▶ Exercise prompt: Reproduce the following listing verbatim, leaving out the pictures.

▶ Exercise data:

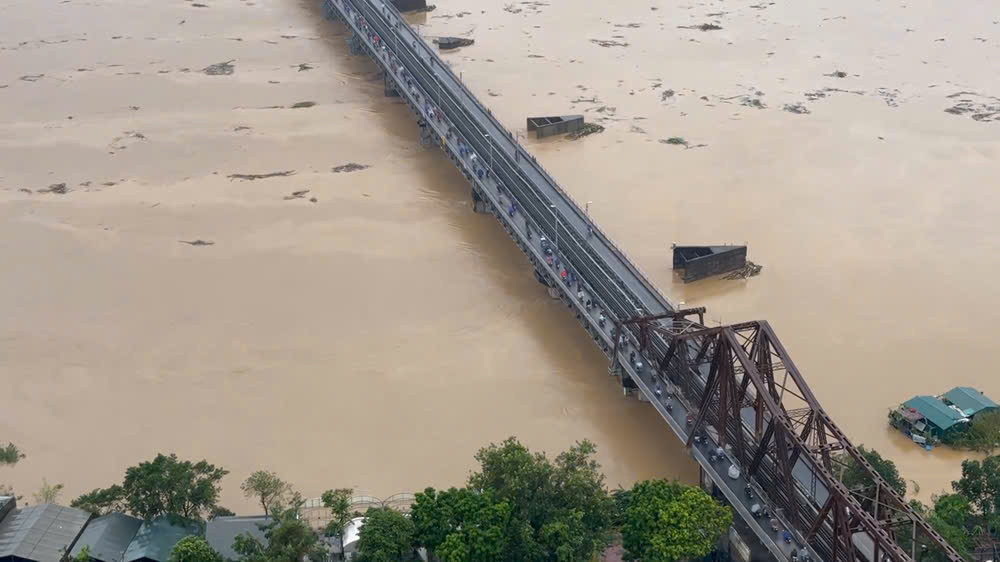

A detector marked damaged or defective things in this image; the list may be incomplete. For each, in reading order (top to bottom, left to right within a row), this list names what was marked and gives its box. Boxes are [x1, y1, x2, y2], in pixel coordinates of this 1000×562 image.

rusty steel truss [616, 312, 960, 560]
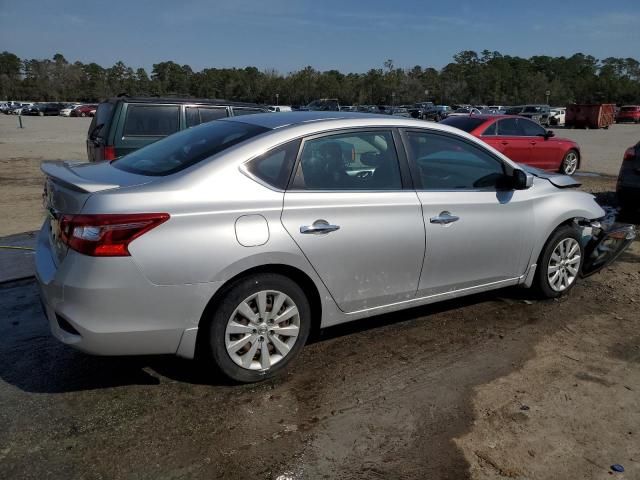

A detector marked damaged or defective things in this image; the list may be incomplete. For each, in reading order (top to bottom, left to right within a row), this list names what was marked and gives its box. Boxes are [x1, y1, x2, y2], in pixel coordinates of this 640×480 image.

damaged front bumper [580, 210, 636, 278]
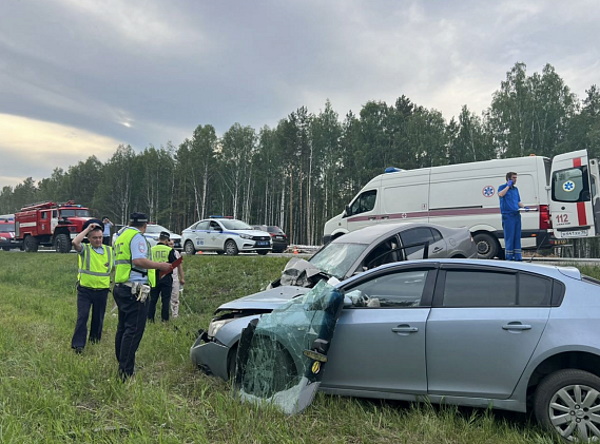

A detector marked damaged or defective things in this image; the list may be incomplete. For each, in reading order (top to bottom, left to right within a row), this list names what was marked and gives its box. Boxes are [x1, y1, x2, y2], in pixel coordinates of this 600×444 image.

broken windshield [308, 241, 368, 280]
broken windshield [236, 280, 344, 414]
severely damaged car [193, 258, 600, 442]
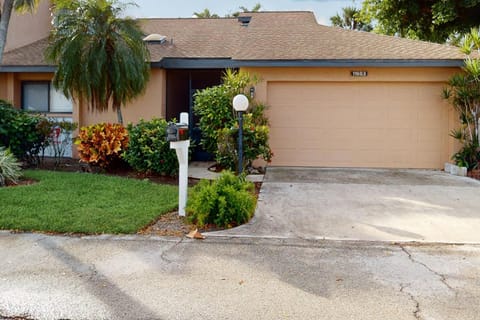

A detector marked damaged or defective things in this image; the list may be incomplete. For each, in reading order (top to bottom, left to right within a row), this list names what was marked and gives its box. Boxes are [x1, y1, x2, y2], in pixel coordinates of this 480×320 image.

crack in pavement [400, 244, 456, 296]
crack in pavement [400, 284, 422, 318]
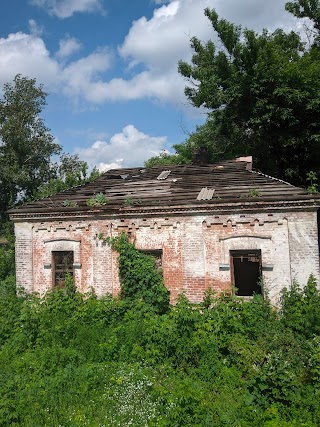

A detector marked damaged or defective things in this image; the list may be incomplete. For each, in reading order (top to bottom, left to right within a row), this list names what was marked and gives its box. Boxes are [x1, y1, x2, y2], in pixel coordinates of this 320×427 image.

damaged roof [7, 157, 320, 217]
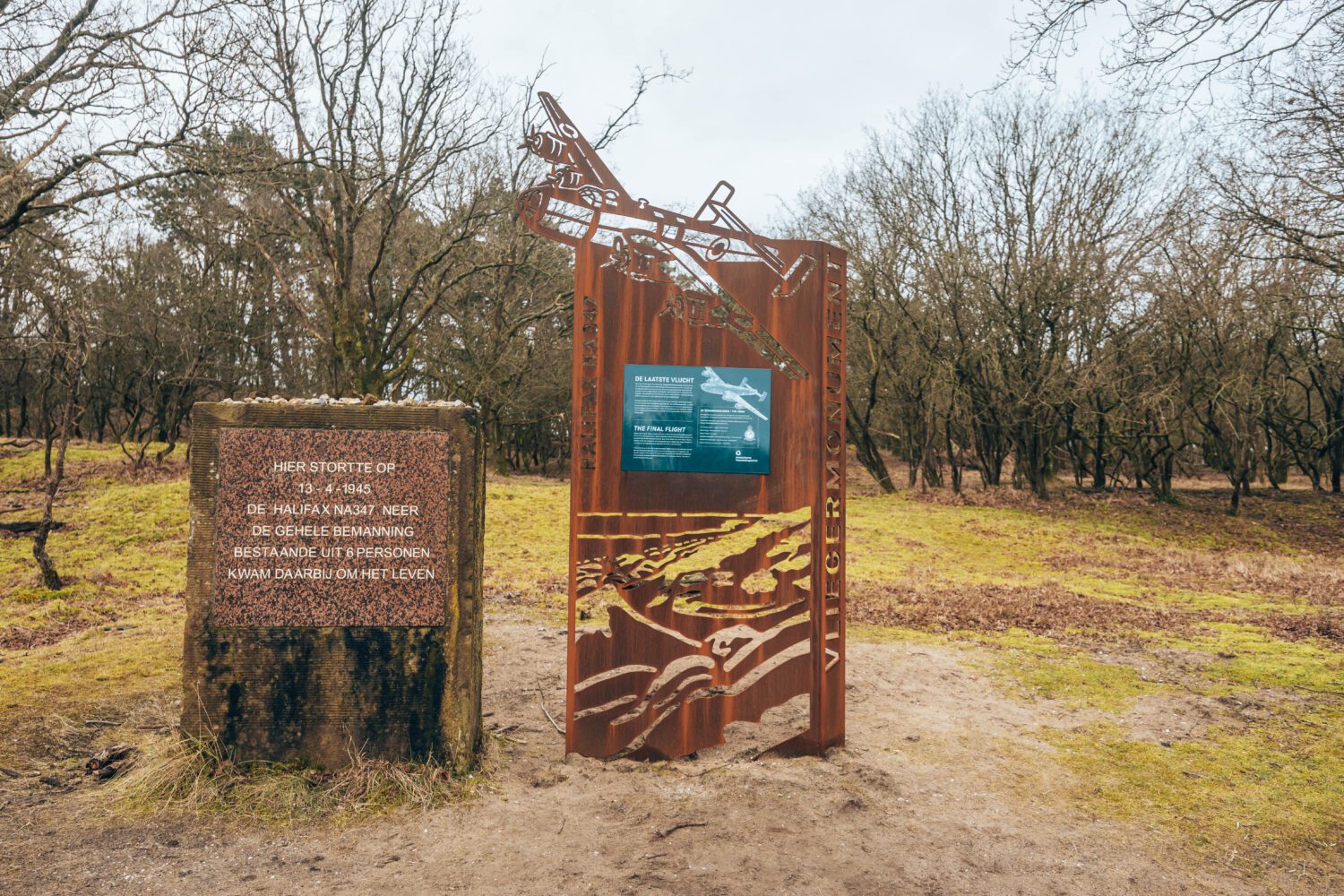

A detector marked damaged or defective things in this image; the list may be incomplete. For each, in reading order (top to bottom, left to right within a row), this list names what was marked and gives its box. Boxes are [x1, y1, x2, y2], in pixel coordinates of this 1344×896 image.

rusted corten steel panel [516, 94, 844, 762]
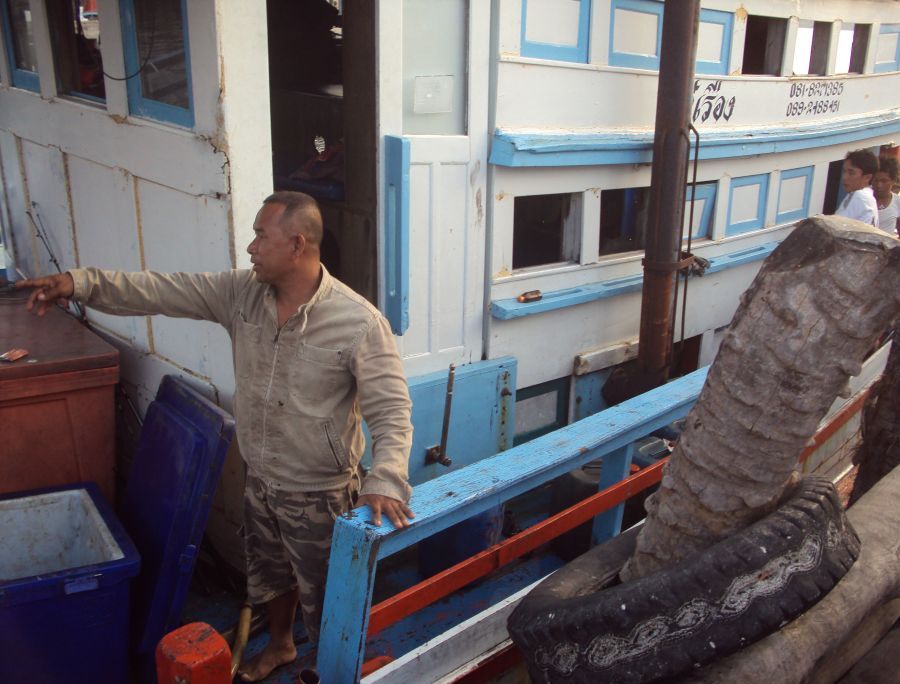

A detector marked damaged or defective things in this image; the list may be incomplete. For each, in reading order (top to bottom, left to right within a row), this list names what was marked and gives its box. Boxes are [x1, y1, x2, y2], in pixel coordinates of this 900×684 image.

▶ Solution:
A detector marked damaged or defective things in this image; the list may be incomplete. For each, in reading order (top to bottom, left to right within a row), this list names what was marked and gives its box. Boxes are [x1, y1, x2, y2], in pixel coordinates of this 1000×562 image.

rusty steel truss [616, 312, 960, 560]

A detector marked damaged or defective things in this image; the list may be incomplete. For each, in reading order (top to bottom, left to right within a row), this list names what was marked and gives its box. Boxes are [x1, y1, x2, y2], in pixel coordinates of this 640×480 image.

damaged front bumper [580, 210, 636, 278]

A detector marked damaged or defective things in this image; the list may be incomplete. For each, in reading order (top to bottom, left to right within a row), this list names what was marked and gives its box. Boxes are [x1, y1, x2, y2], in pixel coordinates of this 600×444 image.

broken windshield [308, 241, 368, 280]
broken windshield [236, 280, 344, 414]
severely damaged car [193, 258, 600, 442]

A detector marked damaged or defective things in this image; the list may be incomplete. For each, in reading order (top to bottom, left to right within a row), this list names what was marked and gives its box. Boxes are [x1, y1, x2, y2], in pixel coordinates of this 480×320 image.

crack in pavement [400, 244, 456, 296]
crack in pavement [400, 284, 422, 318]

A detector marked damaged or defective things in this image; the list may be incomplete. For each, in reading order (top to bottom, left to right within a row), this list names what was marked and gives its box. Boxes are [x1, y1, x2, y2], in pixel coordinates of this 320×427 image.

damaged roof [7, 157, 320, 217]

A detector marked damaged or defective things in this image; the list may be incomplete. For each, in reading order (top to bottom, left to right within a row), this list names what was marked and gives its box. Boxes are [x1, y1, x2, y2], in pixel coordinates of this 1344×896 image.

rusted corten steel panel [516, 94, 844, 762]

A detector marked damaged or defective things in this image; the list may be incomplete. For each, in reading order (top to bottom, left to right within a row), this list names what was marked and gives its box. Boxes are [x1, y1, x2, y2], in pixel coordinates of this 900×684 image.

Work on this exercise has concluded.